* _WRITTEN EXERCISE A_: In two sentences, summarize the Shortcut tool notes below.
* _WRITTEN EXERCISE B_: Name every design challenge the Shortcut tool notes below list as being at the core of shareable audio.
* _WRITTEN EXERCISE C_:
Using the Shortcut tool notes below, answer these questions:
(i) What do people make from their favorite TV shows?
(ii) Who is quoted from a Nieman Lab article about shareable audio?
(iii) According to that quotation, what unique problem does radio have?

------ EXTRACT PROVIDED

Notes on Designing This American Life’s “Shortcut” Tool

The internet is rife with tools to clip, remix, and gif visual content: we make reaction gifs of our favorite TV shows, screenshot articles to highlight compelling ideas, and have gif buttons built into many of our social and work networks.

Sharing audio, however, is a tougher nut to crack. Delaney Simmons, in a Nieman Lab article about shareable audio, mentions how, in radio, there’s a “unique problem in that our content isn’t necessarily shareable.” At the core of shareable audio is a set of interconnected design challenges: how to allow listeners to skim podcasts, zero in on the stories and moments they want to share (and support multiple kinds of moments and sharing), create an eye-catching visual component that expresses but doesn’t overshadow the content, and — in the end — let the listener express their fandom the same way a gifmaker on Tumblr might.

------------
------ DATA ENTRIES

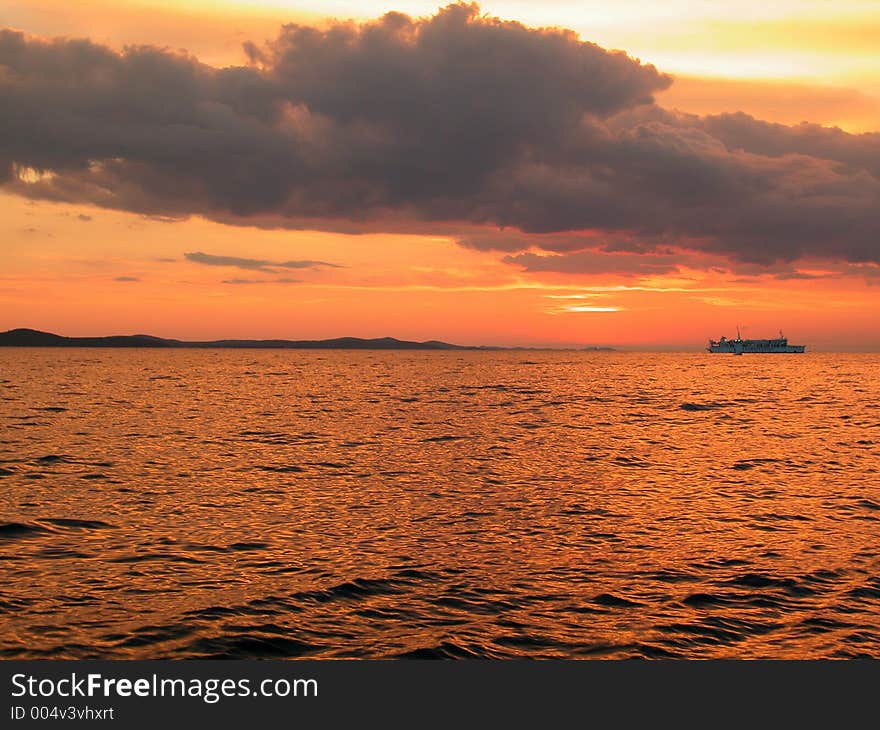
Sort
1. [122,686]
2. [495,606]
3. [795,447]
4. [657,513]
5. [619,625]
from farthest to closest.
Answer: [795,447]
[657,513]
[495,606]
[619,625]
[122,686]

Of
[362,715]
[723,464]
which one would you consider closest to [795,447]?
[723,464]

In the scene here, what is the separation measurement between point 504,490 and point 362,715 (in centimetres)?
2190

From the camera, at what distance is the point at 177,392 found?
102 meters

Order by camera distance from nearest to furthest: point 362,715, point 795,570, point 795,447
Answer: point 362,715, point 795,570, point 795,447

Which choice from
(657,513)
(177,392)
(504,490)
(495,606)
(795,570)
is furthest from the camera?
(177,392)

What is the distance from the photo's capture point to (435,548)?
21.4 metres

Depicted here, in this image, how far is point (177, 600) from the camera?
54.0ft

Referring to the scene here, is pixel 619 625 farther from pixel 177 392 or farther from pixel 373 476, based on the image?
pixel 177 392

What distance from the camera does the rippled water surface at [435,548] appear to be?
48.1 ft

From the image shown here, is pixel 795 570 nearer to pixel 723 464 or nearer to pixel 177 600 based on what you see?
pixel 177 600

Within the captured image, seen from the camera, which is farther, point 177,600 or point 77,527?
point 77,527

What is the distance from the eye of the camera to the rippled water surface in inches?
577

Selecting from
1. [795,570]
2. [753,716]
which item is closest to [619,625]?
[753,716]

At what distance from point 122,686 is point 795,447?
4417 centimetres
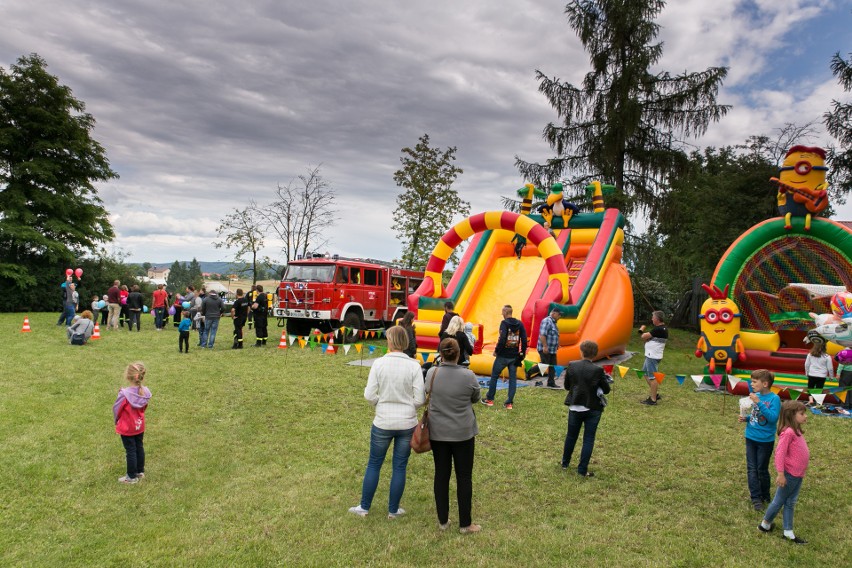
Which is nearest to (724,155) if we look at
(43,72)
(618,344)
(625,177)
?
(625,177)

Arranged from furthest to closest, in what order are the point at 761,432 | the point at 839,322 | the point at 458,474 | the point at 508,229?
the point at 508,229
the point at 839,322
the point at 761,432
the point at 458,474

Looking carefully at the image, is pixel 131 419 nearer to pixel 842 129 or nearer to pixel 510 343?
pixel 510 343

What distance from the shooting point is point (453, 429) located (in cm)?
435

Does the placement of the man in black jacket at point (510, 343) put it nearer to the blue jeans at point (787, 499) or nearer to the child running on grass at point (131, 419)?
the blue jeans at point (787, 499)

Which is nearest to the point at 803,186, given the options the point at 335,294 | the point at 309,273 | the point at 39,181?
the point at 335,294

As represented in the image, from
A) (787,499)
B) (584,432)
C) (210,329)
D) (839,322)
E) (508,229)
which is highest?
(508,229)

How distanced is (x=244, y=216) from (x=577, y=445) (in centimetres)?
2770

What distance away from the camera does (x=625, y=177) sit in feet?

------------

* _EXERCISE OUTPUT A_: Many online tools let people clip, remix, and make gifs from visual content, such as reaction gifs from TV shows and screenshots of articles. Sharing audio is harder, and shareable audio raises a set of connected design challenges: letting listeners skim podcasts, find and share the moments they want, add a visual component that doesn't overshadow the content, and express their fandom the way a gifmaker on Tumblr might.

* _EXERCISE OUTPUT B_:
- Allowing listeners to skim podcasts
- Letting listeners zero in on the stories and moments they want to share, with support for multiple kinds of moments and sharing
- Creating an eye-catching visual component that expresses but doesn't overshadow the content
- Letting the listener express their fandom the same way a gifmaker on Tumblr might

* _EXERCISE OUTPUT C_:
(i) Reaction gifs
(ii) Delaney Simmons
(iii) Its content isn't necessarily shareable.